# Questão a resolver
Segundo o texto extraído sobre o ensino de filosofia e sociologia, qual lei teve origem na Medida Provisória 746/2016?

------ Texto extraído ------

SEMINÁRIO – A IMPORTÂNCIA DO ENSINO DE FILOSOFIA E SOCIOLOGIA NA EDUCAÇÃO BÁSICA.
Boa tarde a todas e todos.
Dirijo-me hoje a professores, estudantes, parlamentares, representantes das entidades de filosofia e sociologia e, em especial, aos filósofos/as e defensores da educação crítica. Estamos aqui para discutir o lugar da Filosofia no Ensino Médio – e, mais do que isso, para denunciar sua sistemática exclusão das Matrizes Curriculares da educação pública brasileira.
Em 2016, através de uma Medida Provisória de número 746/2016, o presidente Michel Temer, que assumiu após o golpe contra a presidenta Dilma Rousseff, determinou a elaboração de um projeto para a reforma do ensino médio, dando origem à Lei 13.415/2017. Movimentos contrários surgiram pelo Brasil inteiro, cobrando a revogação desta reforma. As discussões realizadas pela equipe de transição do governo Bolsonaro para o governo Lula, no final de 2022, evidenciaram as contradições na aplicação da lei.

------ Registros fornecidos ------

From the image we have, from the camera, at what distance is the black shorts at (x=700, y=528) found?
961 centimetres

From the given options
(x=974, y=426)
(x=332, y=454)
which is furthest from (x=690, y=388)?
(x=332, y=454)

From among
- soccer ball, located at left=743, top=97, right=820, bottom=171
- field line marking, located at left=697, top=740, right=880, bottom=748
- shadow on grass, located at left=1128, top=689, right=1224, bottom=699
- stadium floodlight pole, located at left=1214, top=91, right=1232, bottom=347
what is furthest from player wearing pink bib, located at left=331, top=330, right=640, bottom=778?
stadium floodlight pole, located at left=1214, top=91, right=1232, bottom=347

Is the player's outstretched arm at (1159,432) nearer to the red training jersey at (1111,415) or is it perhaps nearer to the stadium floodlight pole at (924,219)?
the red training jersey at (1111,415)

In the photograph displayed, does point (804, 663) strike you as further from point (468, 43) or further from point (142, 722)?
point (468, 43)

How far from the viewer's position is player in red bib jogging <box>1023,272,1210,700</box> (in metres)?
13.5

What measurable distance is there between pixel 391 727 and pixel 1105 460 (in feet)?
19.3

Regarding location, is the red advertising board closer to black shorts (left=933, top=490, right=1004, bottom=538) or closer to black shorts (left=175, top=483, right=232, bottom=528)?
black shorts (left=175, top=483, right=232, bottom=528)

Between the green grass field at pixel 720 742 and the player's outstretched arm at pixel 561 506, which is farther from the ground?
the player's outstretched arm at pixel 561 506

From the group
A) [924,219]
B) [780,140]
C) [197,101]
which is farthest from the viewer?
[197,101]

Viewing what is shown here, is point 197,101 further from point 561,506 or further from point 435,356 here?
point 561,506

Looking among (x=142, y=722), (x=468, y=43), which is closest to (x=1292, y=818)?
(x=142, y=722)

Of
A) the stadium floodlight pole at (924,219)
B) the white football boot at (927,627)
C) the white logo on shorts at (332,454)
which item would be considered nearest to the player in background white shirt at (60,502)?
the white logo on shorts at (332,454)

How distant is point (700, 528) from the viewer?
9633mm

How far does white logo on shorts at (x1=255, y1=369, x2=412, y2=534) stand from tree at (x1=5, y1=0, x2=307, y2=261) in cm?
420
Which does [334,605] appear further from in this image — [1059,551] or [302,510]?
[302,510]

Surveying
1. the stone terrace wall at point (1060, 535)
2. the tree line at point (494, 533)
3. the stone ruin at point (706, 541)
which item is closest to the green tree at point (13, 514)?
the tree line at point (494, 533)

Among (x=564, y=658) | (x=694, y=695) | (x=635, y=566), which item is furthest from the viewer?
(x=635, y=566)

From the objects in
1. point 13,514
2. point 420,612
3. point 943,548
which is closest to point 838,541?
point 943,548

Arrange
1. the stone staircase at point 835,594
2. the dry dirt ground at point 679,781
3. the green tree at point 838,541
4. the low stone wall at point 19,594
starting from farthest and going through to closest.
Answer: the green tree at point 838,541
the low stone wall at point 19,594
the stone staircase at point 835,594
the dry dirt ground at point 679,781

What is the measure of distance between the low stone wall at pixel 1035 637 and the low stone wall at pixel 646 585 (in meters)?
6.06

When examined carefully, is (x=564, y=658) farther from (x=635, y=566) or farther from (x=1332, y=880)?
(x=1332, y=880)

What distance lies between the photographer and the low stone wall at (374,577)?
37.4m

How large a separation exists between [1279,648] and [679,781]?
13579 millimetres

------

# Resposta completa
A Lei 13.415/2017.